さて、いずれにせよフランドル絵画の絵具層は、その後登場するルネッサンスやバロック絵画のような絵具の扱い方と違って際どく絵具層は薄く用いられている。勿論被覆力の違う絵具の種類で、効果の得られるその厚さは異なるだろう。何層からかなる絵具層は50~100ミクロンであり、顕微鏡で見る限りその一層一層が濃い。つまり添加物が無く絵具の純度が高いから盛り上げる必要が無かったと言える。

デッサンの上に直接描かれる形は正確に描かれ、ほとんど描き直しが無いとも言える。赤い布であればその下塗りとなるべき色は、明るい箇所では不透明絵具で薄オレンジ色にしておき、布の折り目に影が着けば、少しづつ茶系を混ぜ暗くして最も暗い個所までグラデーションを施す。そしてこの上に半透明の赤のグレイズがかけられて赤い布になっていく。グレイズの下にある不透明層がしっかりと形作られていれば、グレイズが美しくなる。グレイズの層も2~3回かければ完了する。絵具断面調査でもやたら多くのグレイズの層は確認されていない。

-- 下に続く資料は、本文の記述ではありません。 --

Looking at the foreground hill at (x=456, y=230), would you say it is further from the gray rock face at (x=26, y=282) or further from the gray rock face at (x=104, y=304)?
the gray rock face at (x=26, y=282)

とにかく不透明層である描き込みが最も重要で、ここも分厚くないからこそ下地の白から透けて反射する光で出来る美しさがフランドル絵画の特徴である。

現代のチューブ入り絵具でそのまま古典絵画の再現は困難であるのはこうした一つ一つに起因するであろう。おっと。そのまえにデッサン力が大切だからね。